Luria said the committee had information from two additional sources to partially corroborate Hutchinson's testimony that Trump lunged at his Secret Service detail. One of the witnesses, Luria said, "is a former White House employee with national security responsibilities."

While the individual was not named, Luria said that the official testified that Tony Ornato, then-Trump White House deputy chief of staff and a current member of the Secret Service, told him the same story that Hutchinson testified Ornato had told her -- that Trump was "irate" when Robert Engel, the Secret Service agent in charge on January 6, 2021, would not take him to the Capitol.

The second witness was retired Washington, DC police Sgt. Mark Robinson, who was in Trump's motorcade that day. Robinson testified that the Secret Service agent responsible for the motorcade had said that Trump had a "heated" discussion with his detail about going to the Capitol.

Robinson added that he had been in "over 100" motorcades with Trump and had never heard of that type of exchange before January 6.

Hutchinson's testimony about Trump lunging at his Secret Service detail has become a key point that Trump's allies have tried to use to discredit the investigation.

While the detail about Trump lunging toward a Secret Service agent was just one snippet of Hutchinson's testimony, the pushback likely contributed to the committee's decision to add additional testimony backing up her account during Thursday's hearing. Luria noted that the committee expected to receive more testimony in the coming weeks about the interaction.

Secret Service in the spotlight

Thursday's hearing came after a whirlwind week for the US Secret Service. The Department of Homeland Security inspector general who conducts oversight of the agency publicly accused the Secret Service of deleting text messages from January 5 and 6, 2021, which are critical to multiple inquiries about the insurrection. That inspector general probe is now a criminal investigation, CNN has reported.

(The Secret Service denies maliciously deleting anything, says any missing messages were lost during a routine phone replacement program, and says it is cooperating with all ongoing inquiries.)

As mentioned, the hearing featured testimony from an unnamed White House security official and a DC police sergeant who provided more context on the Secret Service's activities. And Luria said some Secret Service witnesses have recently lawyered up, and that the committee expects "further testimony under oath and other new information in the coming weeks."

Any additional cooperation from Secret Service officials could help the committee figure out what happened with the potentially missing text messages, which has emerged over the last few days as a key flashpoint in the investigation, with lawmakers increasingly upset at the agency.

Public hearings to resume in September

The committee will take a summer break in August and resume public hearings in September.

"Our committee will spend August pursuing emerging information on multiple fronts, before convening further hearings this September," Cheney said.

Lawmakers have said their investigation is ongoing.

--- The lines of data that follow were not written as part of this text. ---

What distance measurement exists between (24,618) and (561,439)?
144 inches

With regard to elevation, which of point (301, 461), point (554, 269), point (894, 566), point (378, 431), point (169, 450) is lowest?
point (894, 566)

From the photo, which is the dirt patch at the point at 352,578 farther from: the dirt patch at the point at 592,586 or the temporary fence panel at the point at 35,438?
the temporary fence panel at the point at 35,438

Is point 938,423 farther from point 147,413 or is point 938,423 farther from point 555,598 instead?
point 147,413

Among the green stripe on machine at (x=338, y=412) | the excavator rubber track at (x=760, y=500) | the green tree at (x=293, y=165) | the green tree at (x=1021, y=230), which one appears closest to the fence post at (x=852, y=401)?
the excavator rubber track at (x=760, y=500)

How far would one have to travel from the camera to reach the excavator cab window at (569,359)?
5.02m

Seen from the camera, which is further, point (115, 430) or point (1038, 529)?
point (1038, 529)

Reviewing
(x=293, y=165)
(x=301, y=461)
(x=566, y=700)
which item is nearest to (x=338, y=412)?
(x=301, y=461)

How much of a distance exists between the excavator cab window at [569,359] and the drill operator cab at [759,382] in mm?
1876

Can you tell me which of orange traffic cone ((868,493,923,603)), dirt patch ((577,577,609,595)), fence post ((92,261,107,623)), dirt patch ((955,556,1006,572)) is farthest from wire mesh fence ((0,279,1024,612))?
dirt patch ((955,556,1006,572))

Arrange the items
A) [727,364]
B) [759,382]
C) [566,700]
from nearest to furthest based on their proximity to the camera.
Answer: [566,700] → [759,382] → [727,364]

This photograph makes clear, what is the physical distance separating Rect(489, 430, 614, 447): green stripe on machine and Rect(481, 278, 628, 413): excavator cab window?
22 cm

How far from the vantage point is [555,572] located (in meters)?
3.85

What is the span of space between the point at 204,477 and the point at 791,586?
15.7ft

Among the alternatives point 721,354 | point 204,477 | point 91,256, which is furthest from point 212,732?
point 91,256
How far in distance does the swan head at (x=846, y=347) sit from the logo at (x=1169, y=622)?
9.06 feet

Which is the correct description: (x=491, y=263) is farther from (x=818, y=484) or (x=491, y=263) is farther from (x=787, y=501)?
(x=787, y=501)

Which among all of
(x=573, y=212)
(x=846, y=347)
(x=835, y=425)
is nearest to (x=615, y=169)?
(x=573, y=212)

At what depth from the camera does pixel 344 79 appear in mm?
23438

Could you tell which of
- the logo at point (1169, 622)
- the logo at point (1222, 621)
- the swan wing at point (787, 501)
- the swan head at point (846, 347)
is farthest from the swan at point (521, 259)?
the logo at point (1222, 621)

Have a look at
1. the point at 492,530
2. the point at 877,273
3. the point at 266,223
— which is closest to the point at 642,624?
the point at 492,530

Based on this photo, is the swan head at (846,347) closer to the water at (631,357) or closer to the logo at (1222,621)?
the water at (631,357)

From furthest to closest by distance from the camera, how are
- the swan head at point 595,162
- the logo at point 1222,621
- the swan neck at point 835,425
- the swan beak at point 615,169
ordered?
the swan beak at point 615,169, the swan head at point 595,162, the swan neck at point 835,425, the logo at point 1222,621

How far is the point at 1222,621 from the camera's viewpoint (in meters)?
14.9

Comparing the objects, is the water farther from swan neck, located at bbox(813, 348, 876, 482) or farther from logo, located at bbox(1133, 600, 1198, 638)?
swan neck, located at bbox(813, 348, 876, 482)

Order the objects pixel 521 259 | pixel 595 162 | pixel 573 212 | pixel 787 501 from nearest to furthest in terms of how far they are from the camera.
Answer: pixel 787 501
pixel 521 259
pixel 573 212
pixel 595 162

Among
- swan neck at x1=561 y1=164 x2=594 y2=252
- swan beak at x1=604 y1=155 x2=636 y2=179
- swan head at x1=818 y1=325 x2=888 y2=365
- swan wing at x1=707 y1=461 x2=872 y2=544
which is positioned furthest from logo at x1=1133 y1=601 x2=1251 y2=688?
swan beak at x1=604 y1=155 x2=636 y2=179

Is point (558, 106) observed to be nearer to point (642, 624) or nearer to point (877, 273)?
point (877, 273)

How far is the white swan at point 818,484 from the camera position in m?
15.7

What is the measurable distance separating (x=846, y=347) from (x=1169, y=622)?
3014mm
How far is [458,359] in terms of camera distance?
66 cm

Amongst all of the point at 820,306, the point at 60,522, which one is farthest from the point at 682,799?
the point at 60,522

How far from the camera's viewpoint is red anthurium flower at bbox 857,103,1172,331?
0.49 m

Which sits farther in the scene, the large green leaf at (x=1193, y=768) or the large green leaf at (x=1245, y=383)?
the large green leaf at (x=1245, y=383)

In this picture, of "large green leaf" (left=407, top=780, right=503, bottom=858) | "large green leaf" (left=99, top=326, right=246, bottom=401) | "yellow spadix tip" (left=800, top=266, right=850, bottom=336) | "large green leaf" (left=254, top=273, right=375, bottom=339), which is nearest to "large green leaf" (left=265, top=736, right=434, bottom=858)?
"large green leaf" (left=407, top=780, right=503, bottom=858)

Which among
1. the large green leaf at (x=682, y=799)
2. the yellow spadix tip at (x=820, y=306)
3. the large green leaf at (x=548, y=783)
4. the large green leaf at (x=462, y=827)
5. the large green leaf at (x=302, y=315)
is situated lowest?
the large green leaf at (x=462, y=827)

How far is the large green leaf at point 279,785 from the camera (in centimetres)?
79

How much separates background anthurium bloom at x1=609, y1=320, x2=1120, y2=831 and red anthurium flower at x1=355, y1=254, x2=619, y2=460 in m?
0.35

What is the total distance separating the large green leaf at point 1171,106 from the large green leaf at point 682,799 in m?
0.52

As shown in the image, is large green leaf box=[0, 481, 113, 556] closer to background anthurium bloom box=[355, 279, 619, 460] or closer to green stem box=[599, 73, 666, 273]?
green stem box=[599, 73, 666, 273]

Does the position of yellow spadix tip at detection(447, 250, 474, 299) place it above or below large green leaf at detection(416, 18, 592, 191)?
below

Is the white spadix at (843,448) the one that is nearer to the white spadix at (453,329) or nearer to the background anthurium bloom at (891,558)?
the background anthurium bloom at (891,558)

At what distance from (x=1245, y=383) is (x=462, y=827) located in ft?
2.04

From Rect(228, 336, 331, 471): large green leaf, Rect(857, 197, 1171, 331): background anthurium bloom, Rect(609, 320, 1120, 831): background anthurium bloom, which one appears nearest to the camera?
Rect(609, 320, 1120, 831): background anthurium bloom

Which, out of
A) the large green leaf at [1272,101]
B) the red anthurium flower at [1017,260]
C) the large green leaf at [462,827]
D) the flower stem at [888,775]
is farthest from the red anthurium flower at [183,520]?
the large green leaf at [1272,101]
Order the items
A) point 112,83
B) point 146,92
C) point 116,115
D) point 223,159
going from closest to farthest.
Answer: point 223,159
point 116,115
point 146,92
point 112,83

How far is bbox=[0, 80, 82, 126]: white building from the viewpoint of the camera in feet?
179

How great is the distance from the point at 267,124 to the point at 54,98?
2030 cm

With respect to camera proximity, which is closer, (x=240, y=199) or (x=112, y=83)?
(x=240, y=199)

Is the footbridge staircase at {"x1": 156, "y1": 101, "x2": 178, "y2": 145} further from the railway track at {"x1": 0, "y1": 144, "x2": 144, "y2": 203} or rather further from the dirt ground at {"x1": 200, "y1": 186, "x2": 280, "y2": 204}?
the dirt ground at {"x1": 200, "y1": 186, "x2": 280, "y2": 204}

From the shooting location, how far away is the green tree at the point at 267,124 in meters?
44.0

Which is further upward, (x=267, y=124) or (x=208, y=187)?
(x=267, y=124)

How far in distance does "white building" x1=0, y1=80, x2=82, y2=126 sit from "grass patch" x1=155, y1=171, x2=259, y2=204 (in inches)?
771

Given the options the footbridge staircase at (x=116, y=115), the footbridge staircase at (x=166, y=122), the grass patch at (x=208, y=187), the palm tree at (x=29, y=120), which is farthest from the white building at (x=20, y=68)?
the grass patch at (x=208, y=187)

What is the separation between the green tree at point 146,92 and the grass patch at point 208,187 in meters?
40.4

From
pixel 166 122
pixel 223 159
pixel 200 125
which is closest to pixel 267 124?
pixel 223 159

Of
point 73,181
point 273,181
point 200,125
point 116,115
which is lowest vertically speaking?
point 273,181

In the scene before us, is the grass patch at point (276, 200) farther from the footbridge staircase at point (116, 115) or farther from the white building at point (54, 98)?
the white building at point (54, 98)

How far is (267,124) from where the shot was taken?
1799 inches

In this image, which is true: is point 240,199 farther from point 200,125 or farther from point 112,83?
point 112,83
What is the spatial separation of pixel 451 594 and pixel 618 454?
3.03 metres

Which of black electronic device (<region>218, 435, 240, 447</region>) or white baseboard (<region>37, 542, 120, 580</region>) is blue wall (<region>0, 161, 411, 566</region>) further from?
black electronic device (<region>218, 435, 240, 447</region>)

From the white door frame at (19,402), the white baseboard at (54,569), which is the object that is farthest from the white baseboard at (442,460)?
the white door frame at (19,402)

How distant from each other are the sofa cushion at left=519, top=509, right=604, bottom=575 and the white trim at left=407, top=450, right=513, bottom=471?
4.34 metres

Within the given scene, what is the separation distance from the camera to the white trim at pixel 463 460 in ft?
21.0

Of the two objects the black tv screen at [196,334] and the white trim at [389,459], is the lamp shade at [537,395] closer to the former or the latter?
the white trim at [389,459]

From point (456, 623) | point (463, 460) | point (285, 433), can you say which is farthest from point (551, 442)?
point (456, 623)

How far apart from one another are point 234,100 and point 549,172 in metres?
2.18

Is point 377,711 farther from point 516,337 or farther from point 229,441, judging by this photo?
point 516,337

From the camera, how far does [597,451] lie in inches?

Earlier in the hearing, Rep. Bennie Thompson, the committee chairman, said "we continue to receive new information every day."

The panel has conducted eight public hearings so far, and has seen impressive TV ratings while presenting substantial amounts of damaging new information about Trump and January 6. The next wave of hearings in September will come during the final stretch of the midterm campaign.

Committee members have said they intend to issue an interim report around that time as well.

This story has been updated with additional developments Thursday.